Когда на Отдиа было сделано все необходимое, Каду отправился на Ормед, остров старого вождя Лаергаса, чтобы возделать там участок. В этой поездке на радакских лодках его сопровождал только автор этих строк. Дневные часы на Ормеде мы отводили работе, а вечерние— приятному общению. Женщины пели много песен, посвященных нам и сложенных во время нашего отсутствия. Так наши имена сохранялись в их памяти. Каду рассказывал им о своих странствиях, вплетая в повествование забавные небылицы; он раздавал подарки, приготовленные во время путешествия. На другой день— последний день нашего пребывания на Радаке,— когда на лодке, которая должна была доставить нас на «Рюрик», уже был поднят парус, Каду, чье веселое настроение сменилось спокойной серьезностью, заявил, что остается на Отдиа и дальше с нами не поплывет. Каду уполномочил своего друга сообщить капитану об этом новом решении и, предупреждая возможные возражения, изложил свои доводы. Он остается на Отдиа, чтобы заботиться о животных и растениях, которые без него погибнут и не принесут пользы невежественным людям. Он хочет, чтобы наши дары обеспечили бедных радакцев пищей, чтобы этим людям не приходилось из-за нужды убивать своих детей. Он хочет способствовать восстановлению мира между южными и северными группами Радака, чтобы люди больше не убивали друг друга. Когда животные и растения размножатся в достаточном количестве, он хотел бы построить корабль, отправиться на Ралик и там распространить наши дары. Он хочет, чтобы капитан, которому он вернет все полученное от него, дал бы ему лопату и кое-что из необходимых инструментов. Принадлежащее ему железо он хочет спрятать и, если удастся, спасти от могущественного Ламари. Он рассчитывает, что все эти замыслы ему поможет осуществить его земляк с Аура. Этот земляк должен привезти ему его дитя, дочь, которая после отъезда Каду, как ему стало известно, очень грустила, не могла спать. У его жены теперь другие мужья, и он должен был заботиться о своем ребенке.

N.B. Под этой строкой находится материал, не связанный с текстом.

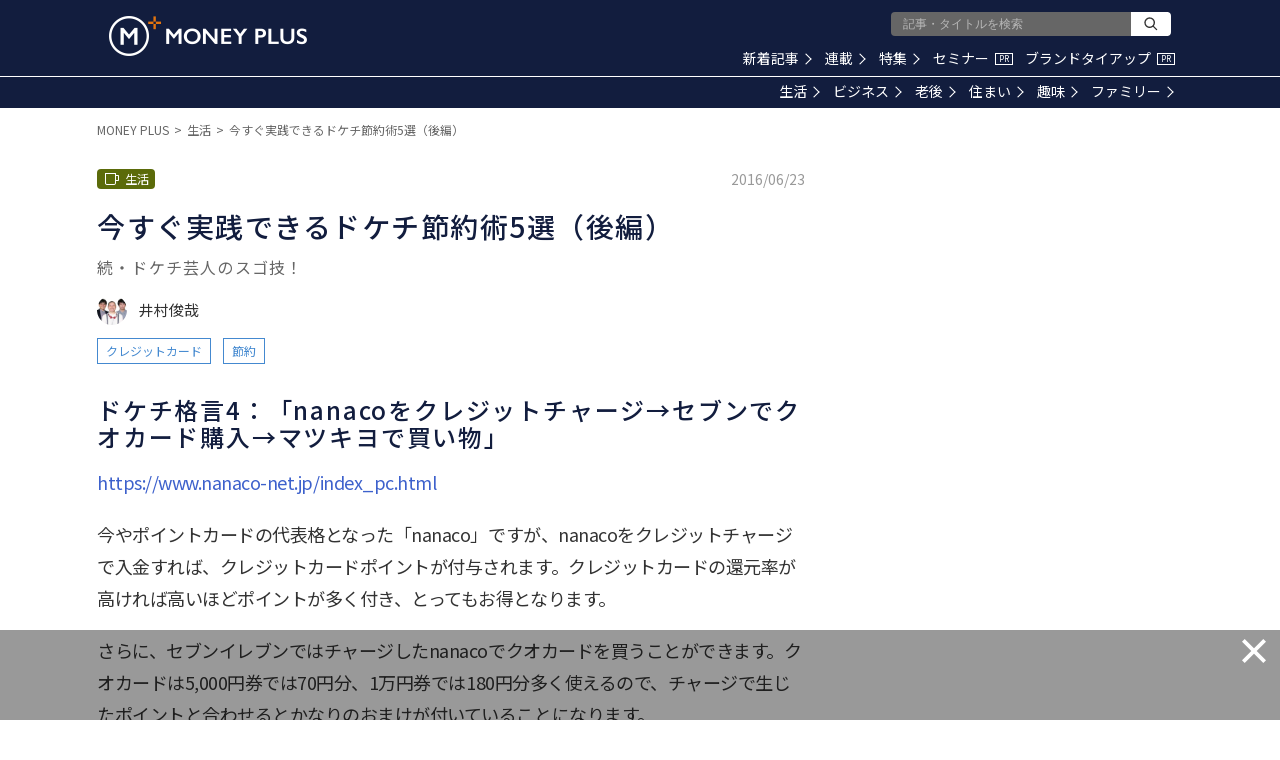

--- FILE ---
content_type: text/html; charset=utf-8
request_url: https://www.google.com/recaptcha/api2/aframe
body_size: 186
content:
<!DOCTYPE HTML><html><head><meta http-equiv="content-type" content="text/html; charset=UTF-8"></head><body><script nonce="1YTTLmRkRxbvzT41-Z-WkQ">/** Anti-fraud and anti-abuse applications only. See google.com/recaptcha */ try{var clients={'sodar':'https://pagead2.googlesyndication.com/pagead/sodar?'};window.addEventListener("message",function(a){try{if(a.source===window.parent){var b=JSON.parse(a.data);var c=clients[b['id']];if(c){var d=document.createElement('img');d.src=c+b['params']+'&rc='+(localStorage.getItem("rc::a")?sessionStorage.getItem("rc::b"):"");window.document.body.appendChild(d);sessionStorage.setItem("rc::e",parseInt(sessionStorage.getItem("rc::e")||0)+1);localStorage.setItem("rc::h",'1769073381507');}}}catch(b){}});window.parent.postMessage("_grecaptcha_ready", "*");}catch(b){}</script></body></html>

--- FILE ---
content_type: application/javascript; charset=utf-8
request_url: https://fundingchoicesmessages.google.com/f/AGSKWxVq6qHN9d6NjfBpXSBPbOWKajssFJ117iA1I8B7ry-wmz3mGhIRU2IA7fSeSETSYmgr3S-19GEo0XDKWLlUE9xRHdsJCsHcEnakiJu7yb3c7UuTJbQ40kZdgCnprGUelqnEKh3TYdK_ool7Fy-6gezIRstnlk3iAaPsLGtWME3VJ4pZu2nYKYXilcI5/_/ads/header-/ad_left_/adtech./promo/affiframe._100x480_
body_size: -1288
content:
window['4892597a-d067-4afd-a680-fe64e1bfd126'] = true;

Каду сожалел о том, что на Ваху он упустил время и не научился многим полезным вещам, например плетению. В последние минуты Каду старался получить от нас как можно больше советов.

Лодка, на которой мы, борясь со встречным ветром, плыли к своему кораблю, была ненадежной, и солнце уже клонилось к горизонту, когда мы поднялись на «Рюрик», где, к счастью, находился и капитан. Когда стало известно о новом решении Каду, он вскоре неожиданно для себя стал обладателем бесчисленных богатств, таких, которые в этой части света служат «объектом вожделения властителей и народов». Наша любовь к нему теперь проявилась открыто; каждый стремился пополнить из собственных запасов собранные для него железо, инструменты и другие полезные предметы.

Каду увязал свою постель, одежду, белье, отныне ему принадлежавшие, заботливо отложил зимнюю одежду и преподнес ее в подарок матросу, который его обслуживал; правда, тот отказался ее взять.

Солнце уже зашло, когда Каду с его богатством был доставлен на берег. Нехватка времени не позволила составить и передать ему какое-нибудь письменное свидетельство. Была только выбита надпись на медной дощечке, которую прибили к кокосовой пальме на Отдиа. Там указаны название корабля и дата нашего пребывания. Собравшимся жителям Отдиа мы представили Каду как нашего человека, которому приказано наблюдать за животными и растениями и, кроме того, распоряжаться нашими подарками Ламари. Мы обещали также, что через некоторое время вернемся на Радак повидать его и потребовать отчета. Чтобы подкрепить это обещание и в знак нашего могущества, вернувшись ночью на корабль, мы дали два пушечных залпа и выпустили ракету. Когда утром мы подняли якорь, наш друг и спутник был на берегу и занимался животными, часто обращая к нам свои взоры.